# ZADANIA DO WYKONANIA
- 1) Przepisz z tekstu o paryskim szczycie klimatycznym fragment, który zaczyna się od słów „Jej celem jest” i kończy na słowach „o naturze trójcy.”.
- 2) Według tekstu o paryskim szczycie klimatycznym, do jakiego wzrostu globalnej temperatury ma ograniczyć obcięcia emisji porozumienie, które jest celem konferencji COP21?
- 3) Kontynuuj tekst o paryskim szczycie klimatycznym, zaczynając od miejsca po jego ostatnim zdaniu.

# FRAGMENT TEKSTU

********************

Prawda

Wtorek, 6 maja 2025 - 15:42

« Poprzedni Następny »


Paryski szczyt klimatyczny


Matt Ridley 2015-08-08


Pierwszy sobór w Nicei, 1690 lat temu, podjął decyzję o konsensusie w sprawie natury Boga, a mianowicie, że syn został „zrodzony, a nie uczyniony, współistotny Ojcu”, jak argumentował Atanazy, nie zaś stworzony z niczego, jak argumentował Ariusz. Uf! Cieszę się, że to rozwiązali.

Konferencja dot. zmian klimatu COP21, znana także jako “11. sesja stron protokołu z Kioto” w grudniu bieżącego roku nie będzie mniej teologiczna.


Jej celem jest osiągnięcie porozumienia międzynarodowego na obcięcia emisji, które ograniczą globalny wzrost temperatury do 2C powyżej poziomów przedindustrialnych. Ponieważ nikt nie wie na pewno, jakie były te poziomy, jak wrażliwa jest temperatura globalna na emisje przemysłowe, jak zmienią się te emisje, kiedy zostanie osiągnięty próg 2C, ile będzie naturalnej zmiany klimatu lub jak wiele szkód (albo korzyści) spowodowałoby globalne ocieplenie o dwa stopnie, jest to równie praktyczne jak dyskutowanie o naturze trójcy.

********************

# WIERSZE DANYCH
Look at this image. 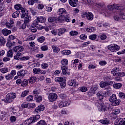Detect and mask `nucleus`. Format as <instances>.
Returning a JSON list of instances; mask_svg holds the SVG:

********************

# ODPOWIEDZI DO ZADAŃ
- 1)
Jej celem jest osiągnięcie porozumienia międzynarodowego na obcięcia emisji, które ograniczą globalny wzrost temperatury do 2C powyżej poziomów przedindustrialnych. Ponieważ nikt nie wie na pewno, jakie były te poziomy, jak wrażliwa jest temperatura globalna na emisje przemysłowe, jak zmienią się te emisje, kiedy zostanie osiągnięty próg 2C, ile będzie naturalnej zmiany klimatu lub jak wiele szkód (albo korzyści) spowodowałoby globalne ocieplenie o dwa stopnie, jest to równie praktyczne jak dyskutowanie o naturze trójcy.

- 2) Do 2C powyżej poziomów przedindustrialnych.

- 3)
Można się bezpiecznie założyć, że za 17 stuleci szczyt klimatyczny w Paryżu będzie uważany za równie oderwany od rzeczywistości, jak pierwszy Sobór w Nicei, a znacznie mniej konsensualny. Wszystkie poprzednie szczyty klimatyczne (a było ich już 20) okazały się jałowe, mimo że uczestnicy zazwyczaj ogłaszają zwycięstwo na końcowej konferencji prasowej. Nie ma wiążącego porozumienia międzynarodowego o obcięciu emisji i szanse na takie porozumienie i tym razem są niewielkie.


Kraje rozwijające się nie zgodzą sie na ograniczenie wzrostu emisji (i zagrożenie ich wzrostowi gospodarczemu), chyba że dostaną 100 miliardów dolarów rocznie, które im obiecano w Kopenhadze pięć lat temu. Niewiele krajów rozwiniętych ma ochotę spełnić tę obietnicę. Wiążący traktat klimatyczny ma tyle szans na uchwalenie przez kontrolowany przez Republikanów Kongres w Stanach Zjednoczonych, ile deklaracja ateizmu miałaby wówczas w Nicei.


Dla rozwiązania tego Szerpowie, którzy pomagają we wspinaczce na paryski szczyt klimatyczny, wymyślili zgrabną formułę. Jak informuje Bloomberg, “łączą się wokół umowy, która zobowiązałaby wszystkie kraje do ograniczenia emisji gazów cieplarnianych, ale nie wiązała nikogo konkretnymi celami”. Genialne w swej prostocie - wiążące porozumienie do niewiążących celów!


Innymi słowy, jest to po prostu gest. Wydaje się, że rząd brytyjski bardzo dobrze to rozumie. Amber Rudd, minister energetyki, powiedziała w przemówieniu w piątek, że chce “mocnego, ambitnego, opartego na regułach porozumienia, które spowoduje przejście do czystej gospodarki czymś nieodwracalnym” – wiedząc doskonale, że taka rzecz ma urzekająco małe prawdopodobieństwo powstania w formie, która zobowiązuje nas do czegokolwiek. Po prostu wyrecytowała nicejskie wyznanie wiary.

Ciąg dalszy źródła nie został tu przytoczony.